According to a new report by Austan Goolsbee, a professor of economics at the University of Chicago's Booth School of Business and former economic adviser to President Obama, the Windy City's jobless rate and employment ratio — two crucial measures of job creation — "significantly improved" within the past year.

Chicago's unemployment rate fell 1.7 percentage points (from 11.5 percent to 9.8 percent) between May 2011 and May 2012, more than any comparable U.S. city and much faster than the national unemployment rate, which shrunk 0.8 percentage points in that 12-month period. The report offers encouraging signs for Chicago lawmakers and citizens but the city still has the third-highest unemployment rate in the country.

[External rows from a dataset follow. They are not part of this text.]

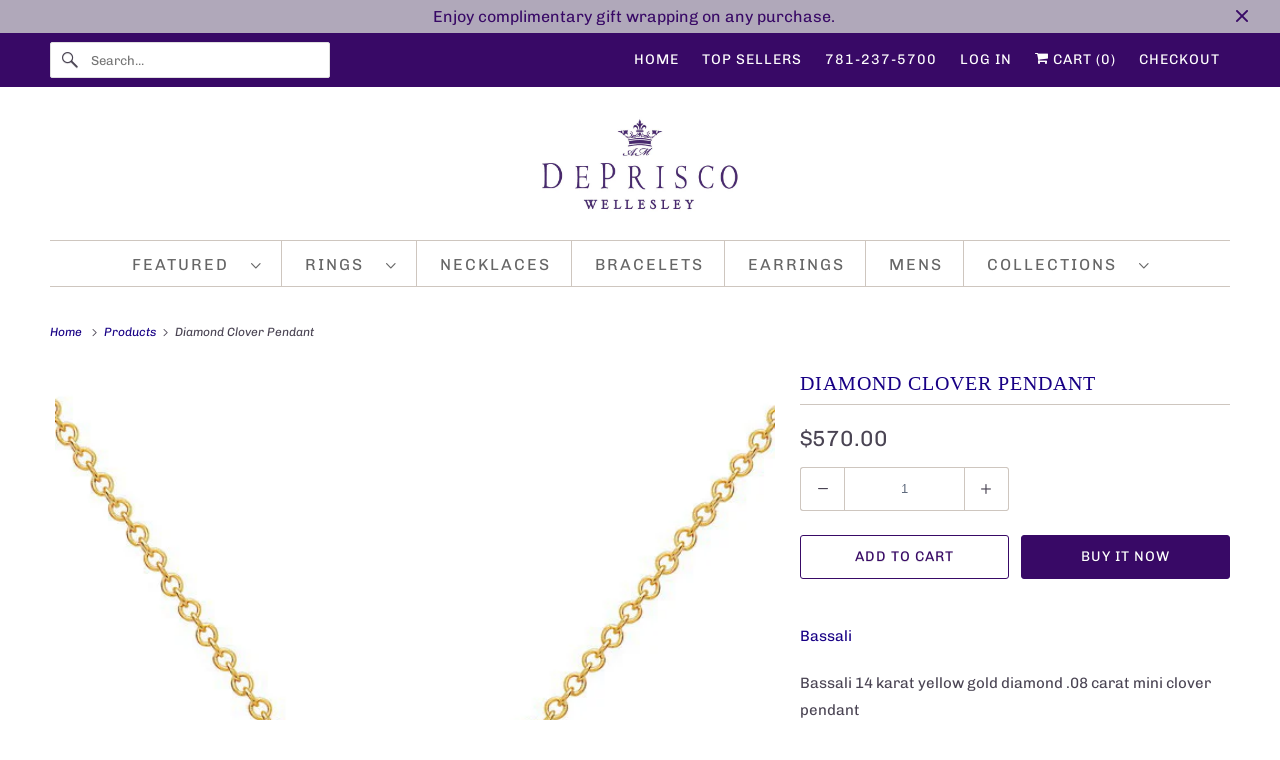

--- FILE ---
content_type: text/json
request_url: https://conf.config-security.com/model
body_size: 85
content:
{"title":"recommendation AI model (keras)","structure":"release_id=0x7a:4d:4f:32:4d:59:3a:77:3c:7a:54:51:2d:55:39:77:52:5d:43:39:68:50:5a:67:63:48:5c:54:5f;keras;i328ju01qve4x7bom0d2ifjsbiebzktwlyem0kj2jf70mj5zdsmpxy700tta6y0qmqi4sekl","weights":"../weights/7a4d4f32.h5","biases":"../biases/7a4d4f32.h5"}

Goolsbee says Chicago's labor market performance mirrors the trends taking place in the wider U.S. economy: a comeback in manufacturing, health care, tourism and business services. Employers added 163,000 new jobs last month, with the biggest gains happening in the professional and business services sector (+49,000), manufacturing (+25,000), health care (+12,000) and food and beverage services (+29,000). The national unemployment rate ticked up to 8.3 percent from 8.2 percent in June.

But Washington has to pursue more policies that promote exports and domestic manufacturing, Goolsbee says, in order to push the overall economic growth rate higher. The U.S. economy grew 1.5 percent in the second quarter of the year, down from 2 percent in the first quarter. Most economists are expecting tepid economic growth for the rest of the year as the economy continues to recover from the 2008 recession. Federal Reserve officials downgraded their 2012 economic growth projections in June and "expect economic growth to remain moderate over the coming quarter," according to the most recent Federal Open Market Committee meeting statement. Former drivers of economic expansion such as residential construction — or "bubble-driven growth," as Goolsbee says — carried the economy in the 2000s but were a major source of economic contraction when the housing market crashed.

"We used to be building houses and consuming faster than our income was growing," Goolsbee says. "That's not sustainable. Please let's not go back to that."